◆ What you will do
Copy out all the entries word for word.

◆ Data excerpts

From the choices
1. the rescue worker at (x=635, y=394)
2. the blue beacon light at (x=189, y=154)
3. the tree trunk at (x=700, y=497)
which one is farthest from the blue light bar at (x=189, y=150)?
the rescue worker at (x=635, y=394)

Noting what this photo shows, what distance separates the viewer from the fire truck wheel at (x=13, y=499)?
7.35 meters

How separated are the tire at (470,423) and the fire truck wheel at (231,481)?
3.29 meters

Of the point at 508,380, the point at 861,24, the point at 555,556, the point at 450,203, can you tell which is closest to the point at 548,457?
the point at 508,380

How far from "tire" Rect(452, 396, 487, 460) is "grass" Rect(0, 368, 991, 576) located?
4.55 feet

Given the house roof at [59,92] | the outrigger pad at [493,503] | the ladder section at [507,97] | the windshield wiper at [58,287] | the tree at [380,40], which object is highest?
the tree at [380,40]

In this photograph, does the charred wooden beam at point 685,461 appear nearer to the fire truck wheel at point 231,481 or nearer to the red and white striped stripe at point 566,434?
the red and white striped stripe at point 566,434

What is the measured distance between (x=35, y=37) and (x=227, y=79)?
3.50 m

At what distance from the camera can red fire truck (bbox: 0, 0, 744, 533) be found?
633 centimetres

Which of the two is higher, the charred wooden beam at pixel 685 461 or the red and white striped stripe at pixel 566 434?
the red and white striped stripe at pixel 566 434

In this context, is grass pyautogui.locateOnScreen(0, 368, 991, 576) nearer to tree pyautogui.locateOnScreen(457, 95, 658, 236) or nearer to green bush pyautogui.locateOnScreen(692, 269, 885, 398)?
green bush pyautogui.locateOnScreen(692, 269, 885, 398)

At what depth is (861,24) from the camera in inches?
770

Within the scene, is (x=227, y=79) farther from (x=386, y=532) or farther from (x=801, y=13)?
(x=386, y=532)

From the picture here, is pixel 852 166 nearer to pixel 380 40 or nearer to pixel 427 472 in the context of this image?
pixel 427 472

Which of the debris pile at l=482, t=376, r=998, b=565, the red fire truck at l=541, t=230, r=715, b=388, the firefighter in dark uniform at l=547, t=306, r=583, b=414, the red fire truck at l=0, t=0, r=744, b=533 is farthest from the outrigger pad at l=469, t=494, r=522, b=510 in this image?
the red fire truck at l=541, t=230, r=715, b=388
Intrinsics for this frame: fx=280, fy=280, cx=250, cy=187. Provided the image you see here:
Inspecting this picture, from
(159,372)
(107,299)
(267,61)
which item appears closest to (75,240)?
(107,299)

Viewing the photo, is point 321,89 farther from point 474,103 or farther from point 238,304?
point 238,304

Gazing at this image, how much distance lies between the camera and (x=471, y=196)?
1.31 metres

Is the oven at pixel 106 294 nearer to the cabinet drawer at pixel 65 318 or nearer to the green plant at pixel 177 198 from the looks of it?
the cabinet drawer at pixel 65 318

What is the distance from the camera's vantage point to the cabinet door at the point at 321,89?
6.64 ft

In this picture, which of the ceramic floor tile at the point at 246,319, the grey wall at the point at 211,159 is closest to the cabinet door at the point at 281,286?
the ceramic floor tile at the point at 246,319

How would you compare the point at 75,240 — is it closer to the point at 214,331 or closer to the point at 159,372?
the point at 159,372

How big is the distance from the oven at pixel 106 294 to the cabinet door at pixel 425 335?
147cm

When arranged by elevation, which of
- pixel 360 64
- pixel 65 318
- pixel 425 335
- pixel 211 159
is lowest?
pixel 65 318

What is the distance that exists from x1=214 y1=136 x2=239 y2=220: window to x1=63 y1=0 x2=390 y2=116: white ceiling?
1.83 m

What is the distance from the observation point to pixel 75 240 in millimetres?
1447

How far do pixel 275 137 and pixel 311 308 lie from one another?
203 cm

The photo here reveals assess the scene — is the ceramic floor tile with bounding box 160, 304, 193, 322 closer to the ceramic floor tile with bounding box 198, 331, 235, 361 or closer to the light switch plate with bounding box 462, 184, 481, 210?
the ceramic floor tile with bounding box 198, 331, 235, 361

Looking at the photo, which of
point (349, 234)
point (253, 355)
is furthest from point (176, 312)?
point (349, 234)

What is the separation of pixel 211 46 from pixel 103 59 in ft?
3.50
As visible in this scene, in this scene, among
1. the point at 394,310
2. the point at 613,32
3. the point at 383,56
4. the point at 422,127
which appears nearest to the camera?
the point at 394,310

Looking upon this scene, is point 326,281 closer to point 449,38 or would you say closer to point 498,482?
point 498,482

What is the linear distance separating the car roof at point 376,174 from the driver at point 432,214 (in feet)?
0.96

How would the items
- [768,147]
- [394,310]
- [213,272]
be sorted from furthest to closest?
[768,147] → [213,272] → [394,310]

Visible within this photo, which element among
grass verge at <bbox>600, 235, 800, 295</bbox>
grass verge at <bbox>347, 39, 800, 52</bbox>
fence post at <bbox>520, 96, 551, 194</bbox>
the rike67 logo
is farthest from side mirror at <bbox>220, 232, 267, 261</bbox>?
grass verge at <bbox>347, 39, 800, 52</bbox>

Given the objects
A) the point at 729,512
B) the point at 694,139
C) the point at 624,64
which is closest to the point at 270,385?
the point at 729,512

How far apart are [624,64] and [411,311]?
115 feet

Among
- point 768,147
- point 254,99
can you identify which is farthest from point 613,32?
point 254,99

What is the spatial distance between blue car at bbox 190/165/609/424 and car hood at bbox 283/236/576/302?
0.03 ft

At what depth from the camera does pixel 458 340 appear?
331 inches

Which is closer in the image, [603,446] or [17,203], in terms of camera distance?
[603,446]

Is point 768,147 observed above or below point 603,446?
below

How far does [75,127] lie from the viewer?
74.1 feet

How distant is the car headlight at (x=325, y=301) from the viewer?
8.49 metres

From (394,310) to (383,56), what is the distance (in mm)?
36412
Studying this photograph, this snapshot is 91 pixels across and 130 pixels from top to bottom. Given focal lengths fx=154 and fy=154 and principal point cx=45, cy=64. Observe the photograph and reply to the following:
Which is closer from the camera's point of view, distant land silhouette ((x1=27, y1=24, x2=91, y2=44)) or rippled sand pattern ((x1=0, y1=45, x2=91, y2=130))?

◆ Final result
From the choices
1. the rescue worker at (x=635, y=394)
2. the blue beacon light at (x=189, y=154)
3. the tree trunk at (x=700, y=497)
which one is farthest from the blue light bar at (x=189, y=150)?
the rescue worker at (x=635, y=394)

Noting what this photo shows, what distance separates the viewer from the fire truck wheel at (x=13, y=499)?
7.35 meters

How separated are the tire at (470,423) and the fire truck wheel at (231,481)?
3.29 meters

Of the point at 508,380, the point at 861,24, the point at 555,556, the point at 450,203, can you tell which is closest to the point at 548,457?
the point at 508,380

How far from "tire" Rect(452, 396, 487, 460) is "grass" Rect(0, 368, 991, 576) located?
4.55 feet

Given the house roof at [59,92] | the outrigger pad at [493,503] | the ladder section at [507,97] | the windshield wiper at [58,287] | the tree at [380,40], which object is highest?
the tree at [380,40]

In this photograph, does the charred wooden beam at point 685,461 appear nearer to the fire truck wheel at point 231,481 or nearer to the red and white striped stripe at point 566,434?
the red and white striped stripe at point 566,434

What is the measured distance between (x=35, y=37) and (x=227, y=79)?
3.50 m

At what distance from the camera can red fire truck (bbox: 0, 0, 744, 533) be found?
633 centimetres

Which of the two is higher, the charred wooden beam at pixel 685 461 or the red and white striped stripe at pixel 566 434?
the red and white striped stripe at pixel 566 434

In this context, is grass pyautogui.locateOnScreen(0, 368, 991, 576) nearer to tree pyautogui.locateOnScreen(457, 95, 658, 236) or nearer to green bush pyautogui.locateOnScreen(692, 269, 885, 398)?
green bush pyautogui.locateOnScreen(692, 269, 885, 398)

At what depth is (861,24) from the camera in inches?
770

Within the scene, is (x=227, y=79) farther from (x=386, y=532) or farther from (x=801, y=13)?
(x=386, y=532)

From the picture here, is pixel 852 166 nearer to pixel 380 40 or nearer to pixel 427 472 in the context of this image?
pixel 427 472

Which of the debris pile at l=482, t=376, r=998, b=565, the red fire truck at l=541, t=230, r=715, b=388, the firefighter in dark uniform at l=547, t=306, r=583, b=414, the red fire truck at l=0, t=0, r=744, b=533 is farthest from the outrigger pad at l=469, t=494, r=522, b=510 in this image?
the red fire truck at l=541, t=230, r=715, b=388
Intrinsics for this frame: fx=280, fy=280, cx=250, cy=187. Provided the image you see here:
Inspecting this picture, from
(159,372)
(107,299)
(267,61)
which item appears closest to (75,240)?
(107,299)

Viewing the photo, is point 321,89 farther from point 474,103 or farther from point 238,304?
point 238,304

Gazing at this image, how much distance lies between the camera and (x=471, y=196)?
1.31 metres

Is the oven at pixel 106 294 nearer to the cabinet drawer at pixel 65 318 or nearer to the green plant at pixel 177 198 from the looks of it?
the cabinet drawer at pixel 65 318

What is the distance from the camera's vantage point to the cabinet door at the point at 321,89?
6.64 ft

In this picture, which of the ceramic floor tile at the point at 246,319, the grey wall at the point at 211,159 is closest to the cabinet door at the point at 281,286?
the ceramic floor tile at the point at 246,319

How would you compare the point at 75,240 — is it closer to the point at 214,331 or closer to the point at 159,372?
the point at 159,372

How big is the distance from the oven at pixel 106 294 to the cabinet door at pixel 425 335?
147cm

When arranged by elevation, which of
- pixel 360 64
- pixel 65 318
- pixel 425 335
- pixel 211 159
is lowest?
pixel 65 318

What is the distance that exists from x1=214 y1=136 x2=239 y2=220: window to x1=63 y1=0 x2=390 y2=116: white ceiling?
1.83 m

What is the distance from the observation point to pixel 75 240 in millimetres?
1447

How far do pixel 275 137 and pixel 311 308 lie from one another?
203 cm

The photo here reveals assess the scene — is the ceramic floor tile with bounding box 160, 304, 193, 322 closer to the ceramic floor tile with bounding box 198, 331, 235, 361 or closer to the light switch plate with bounding box 462, 184, 481, 210?
the ceramic floor tile with bounding box 198, 331, 235, 361

Looking at the photo, which of
point (349, 234)
point (253, 355)
is furthest from point (176, 312)?
point (349, 234)

What is the separation of pixel 211 46 from pixel 103 59 in ft?
3.50
As visible in this scene, in this scene, among
1. the point at 394,310
2. the point at 613,32
3. the point at 383,56
4. the point at 422,127
which appears nearest to the camera?
the point at 394,310

Looking upon this scene, is point 326,281 closer to point 449,38 or would you say closer to point 498,482?
point 498,482

What is the linear distance separating the car roof at point 376,174 from the driver at point 432,214 (in feet)?
0.96

How would the items
- [768,147]
- [394,310]
- [213,272]
be sorted from furthest to closest?
[768,147] → [213,272] → [394,310]

Visible within this photo, which element among
grass verge at <bbox>600, 235, 800, 295</bbox>
grass verge at <bbox>347, 39, 800, 52</bbox>
fence post at <bbox>520, 96, 551, 194</bbox>
the rike67 logo
is farthest from side mirror at <bbox>220, 232, 267, 261</bbox>?
grass verge at <bbox>347, 39, 800, 52</bbox>

Given the objects
A) the point at 729,512
B) the point at 694,139
C) the point at 624,64
which is closest to the point at 270,385?
the point at 729,512

How far apart are [624,64] and [411,311]?
115 feet

Among
- point 768,147
- point 254,99
can you identify which is farthest from point 613,32?
point 254,99

What is the spatial distance between blue car at bbox 190/165/609/424 and car hood at bbox 283/236/576/302?
0.03 ft

At what depth from the camera does pixel 458 340 appear?
331 inches

Which is closer in the image, [603,446] or [17,203], in terms of camera distance?
[603,446]

Is point 768,147 observed above or below point 603,446?
below

How far does [75,127] lie from the viewer?
74.1 feet

How distant is the car headlight at (x=325, y=301) from the viewer?
8.49 metres

From (394,310) to (383,56), what is the distance (in mm)?
36412
Studying this photograph, this snapshot is 91 pixels across and 130 pixels from top to bottom. Given focal lengths fx=154 and fy=154 and principal point cx=45, cy=64. Observe the photograph and reply to the following:
Which is closer from the camera's point of view, distant land silhouette ((x1=27, y1=24, x2=91, y2=44)) or rippled sand pattern ((x1=0, y1=45, x2=91, y2=130))?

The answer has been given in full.